Quote all of the items below verbatim, leaving out the pictures.

RECORDS:
BEGIN
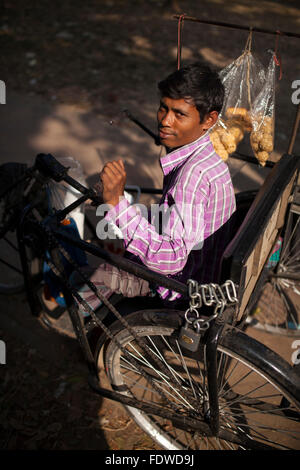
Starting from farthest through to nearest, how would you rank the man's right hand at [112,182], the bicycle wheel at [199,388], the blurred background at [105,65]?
the blurred background at [105,65], the man's right hand at [112,182], the bicycle wheel at [199,388]

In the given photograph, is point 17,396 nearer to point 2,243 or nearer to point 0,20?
point 2,243

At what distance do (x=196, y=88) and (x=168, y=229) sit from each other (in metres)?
0.72

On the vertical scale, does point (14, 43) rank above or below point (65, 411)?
above

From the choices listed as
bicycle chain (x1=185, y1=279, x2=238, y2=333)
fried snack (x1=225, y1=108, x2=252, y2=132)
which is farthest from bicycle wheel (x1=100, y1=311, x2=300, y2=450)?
fried snack (x1=225, y1=108, x2=252, y2=132)

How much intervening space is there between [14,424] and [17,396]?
0.18m

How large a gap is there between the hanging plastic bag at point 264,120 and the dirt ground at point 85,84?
0.34ft

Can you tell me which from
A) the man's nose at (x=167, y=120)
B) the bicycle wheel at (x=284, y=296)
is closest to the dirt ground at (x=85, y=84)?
the bicycle wheel at (x=284, y=296)

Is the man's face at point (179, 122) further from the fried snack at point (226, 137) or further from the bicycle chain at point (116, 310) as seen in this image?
the bicycle chain at point (116, 310)

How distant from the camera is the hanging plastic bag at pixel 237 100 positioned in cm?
225

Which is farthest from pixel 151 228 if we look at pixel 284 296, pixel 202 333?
pixel 284 296

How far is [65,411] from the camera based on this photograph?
234 centimetres

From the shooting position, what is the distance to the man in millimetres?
1613
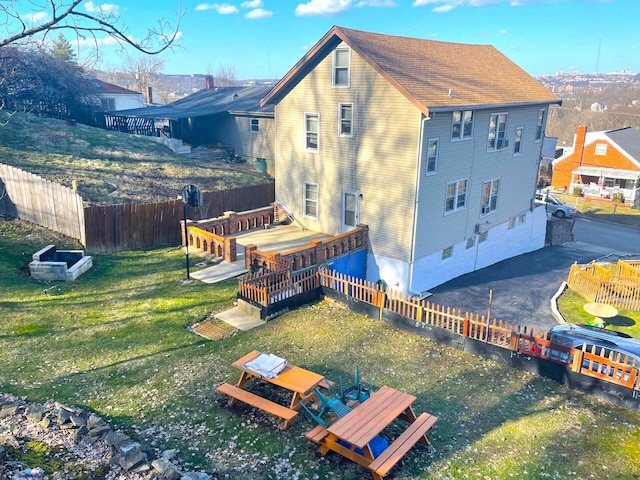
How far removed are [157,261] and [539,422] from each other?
50.1 ft

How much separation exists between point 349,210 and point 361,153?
8.82 feet

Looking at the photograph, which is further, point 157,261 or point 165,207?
point 165,207

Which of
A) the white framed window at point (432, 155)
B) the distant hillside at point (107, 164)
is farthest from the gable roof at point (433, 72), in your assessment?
the distant hillside at point (107, 164)

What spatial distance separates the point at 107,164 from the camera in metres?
29.1

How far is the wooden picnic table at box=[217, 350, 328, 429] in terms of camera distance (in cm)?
992

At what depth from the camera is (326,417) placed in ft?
32.1

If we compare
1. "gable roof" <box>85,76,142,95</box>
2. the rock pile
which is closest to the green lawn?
the rock pile

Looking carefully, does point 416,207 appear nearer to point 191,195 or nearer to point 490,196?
point 490,196

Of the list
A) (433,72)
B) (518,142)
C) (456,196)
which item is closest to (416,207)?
(456,196)

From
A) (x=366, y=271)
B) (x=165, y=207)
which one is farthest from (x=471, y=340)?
(x=165, y=207)

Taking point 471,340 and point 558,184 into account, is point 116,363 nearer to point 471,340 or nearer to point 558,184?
point 471,340

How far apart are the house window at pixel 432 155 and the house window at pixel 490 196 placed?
467 cm

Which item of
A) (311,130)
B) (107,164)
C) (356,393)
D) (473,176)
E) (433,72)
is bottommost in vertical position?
(356,393)

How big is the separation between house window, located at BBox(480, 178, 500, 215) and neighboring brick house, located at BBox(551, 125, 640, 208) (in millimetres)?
END
RESULT FOR THIS TASK:
Starting from farthest through to nearest, how would you rank the man's right hand at [112,182], the bicycle wheel at [199,388], the blurred background at [105,65]?
the blurred background at [105,65], the man's right hand at [112,182], the bicycle wheel at [199,388]

In the given photograph, is point 17,396 nearer to point 2,243 or nearer to point 0,20?
point 2,243

At what distance do (x=196, y=88) and (x=168, y=229) sit from each other (in metres)?
0.72

On the vertical scale, does point (14, 43) rank above or below point (65, 411)?
above

From the choices listed as
bicycle chain (x1=185, y1=279, x2=238, y2=333)
fried snack (x1=225, y1=108, x2=252, y2=132)
which is farthest from bicycle wheel (x1=100, y1=311, x2=300, y2=450)?
fried snack (x1=225, y1=108, x2=252, y2=132)

How much intervening space is there between [14,424] and [17,396]?
0.18m

How large a gap is there between the hanging plastic bag at point 264,120 and the dirt ground at point 85,84?
0.34ft

Can you tell me which from
A) the man's nose at (x=167, y=120)
B) the bicycle wheel at (x=284, y=296)
is closest to the dirt ground at (x=85, y=84)?
the bicycle wheel at (x=284, y=296)

Is the man's face at point (179, 122) further from the fried snack at point (226, 137) or further from the bicycle chain at point (116, 310) as seen in this image?
the bicycle chain at point (116, 310)

How distant from the camera is the hanging plastic bag at pixel 237 100 positioned in cm?
225

Which is farthest from pixel 151 228 if we look at pixel 284 296, pixel 202 333?
pixel 284 296

How far is [65,411] from the camera based on this photograph?
234 centimetres

From the shooting position, what is the distance to the man in millimetres?
1613
How far removed are [157,261] and [539,422] from each other?
50.1 ft

How much separation exists between point 349,210 and point 361,153?
8.82 feet

Looking at the photograph, which is further, point 157,261 or point 165,207?
point 165,207

Which of
A) the white framed window at point (432, 155)
B) the distant hillside at point (107, 164)
is farthest from the gable roof at point (433, 72), in your assessment?
the distant hillside at point (107, 164)

What spatial distance separates the point at 107,164 from the camera in metres?
29.1

How far is the wooden picnic table at box=[217, 350, 328, 429] in terms of camera distance (in cm)?
992

At what depth from the camera is (326,417) placed in ft?
32.1

If we compare
1. "gable roof" <box>85,76,142,95</box>
2. the rock pile
which is closest to the green lawn?
the rock pile

Looking carefully, does point 416,207 appear nearer to point 191,195 or nearer to point 490,196?
point 490,196

Of the list
A) (433,72)
B) (518,142)
C) (456,196)
which item is closest to (416,207)?
(456,196)

From
A) (x=366, y=271)
B) (x=165, y=207)
which one is farthest from (x=471, y=340)?
(x=165, y=207)

Taking point 471,340 and point 558,184 into account, is point 116,363 nearer to point 471,340 or nearer to point 558,184?
point 471,340

How far apart are the house window at pixel 432 155 and the house window at pixel 490 196 placed?
467 cm

Which item of
A) (311,130)
B) (107,164)
C) (356,393)
D) (473,176)
E) (433,72)
is bottommost in vertical position?
(356,393)

How big is the separation between house window, located at BBox(480, 178, 500, 215) and neighboring brick house, located at BBox(551, 125, 640, 208) (in millimetres)?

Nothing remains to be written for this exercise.